United pulling the 737 Max from its schedule until at least early January means that the jet is guaranteed to remain out of passenger service among US airlines through the rest of 2019. American Airlines recently announced that it would pull the plane from its schedule through January 15, 2020, while Southwest Airlines - the biggest 737 Max operator in the US - previously pulled the jet from its schedule through at least January 5, 2020.

Boeing had previously said in the summer that it expected to submit its final software fix to the FAA in September, and for the plane to be re-certified to return to service at some point in the fourth quarter, possibly early November.

However, it was unclear whether it met that expected September submission timeline - the Seattle Times reported in October that the fix had not been submitted yet. Clearance from the FAA to resume flights could come within about a month of submission, after the final software fix is assessed by regulators and test flights are conducted.

Global regulators may follow the FAA's findings and re-certify the plane quickly, or may take longer to perform their own inspections and test flights.

Even if the plane is recertified in 2019, it will likely take airlines longer to install the software and prepare stored planes to fly again.

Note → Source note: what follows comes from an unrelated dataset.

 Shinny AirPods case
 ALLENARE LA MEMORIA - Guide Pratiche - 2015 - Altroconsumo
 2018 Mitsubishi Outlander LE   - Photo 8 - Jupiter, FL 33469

American Airlines said on Wednesday that it expects the Max to be recertified near the end of 2019, and to gradually phase the Max back into commercial service beginning on January 16, 2020, following installation of the new software and various tests and inspections.

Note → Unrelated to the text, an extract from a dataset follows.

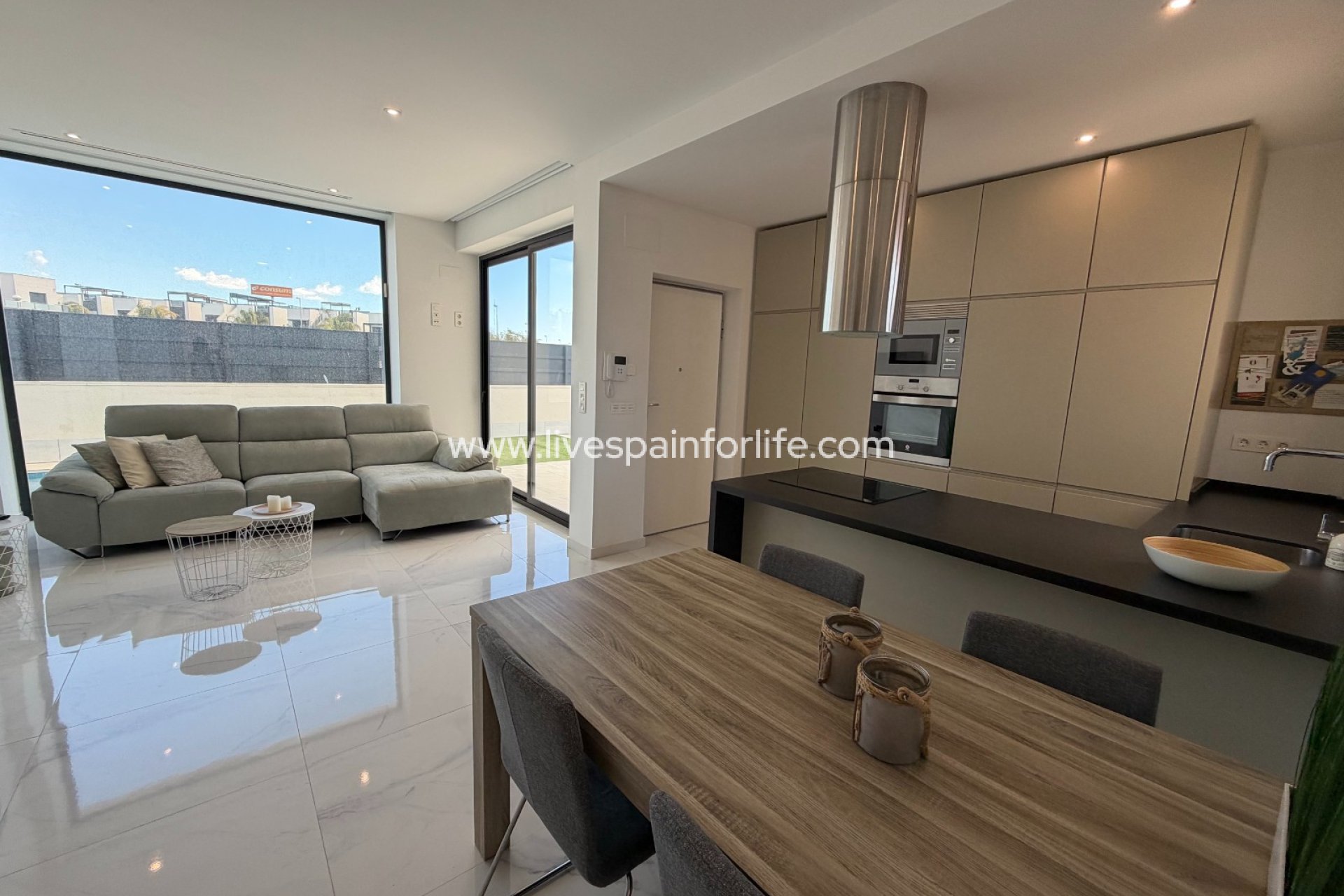 Revente - Villa (indépendant) -
Ciudad Quesada - La Laguna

Airlines have been forced to cancel thousands of flights as the grounding has continued - United said it expects to cancel 93 flights per day in November and 75 in December due to the grounding, while American said it would cancel about 140 daily through December. American also said it would use older 737-800 aircraft - which are not included in the grounding - to operate flights whenever possible.

The FAA said that it would "follow a thorough process, not a prescribed timeline, for returning the aircraft to passenger service."

Read more: The complete history of the 737 Max, Boeing's promising yet problematic workhorse jet

Although Boeing has not shared an updated timeline for the jet's return, there have been indications that it expects the plane to return to service relatively soon. Boeing previously said it was hiring temporary employees to help prepare stored planes for delivery once the grounding lifts, and recently began reaching out to retired former airline employees.

The 737 Max has been grounded since March, following the second of two fatal crashes in five months.

Preliminary reports into the two crashes that led to the grounding - Lion Air Flight 610 and Ethiopian Airlines Flight 302 - indicate that an automated system erroneously engaged and forced the planes' noses to point down due to a problem with the design of the system's software. Pilots were unable to regain control of the aircraft.

The system engaged because it could be activated by a single sensor reading - in both crashes, the sensors are suspected of having failed, sending erroneous data to the flight computer and, without a redundant check in place, triggering the automated system.

The automated system, the Maneuvering Characteristics Augmentation System (MCAS), was designed to compensate for the fact that the 737 Max has larger engines than previous 737 generations. The larger engines could cause the plane's nose to tip upward, leading to a stall - in that situation, MCAS could automatically point the nose downward to negate the effect of the engine size.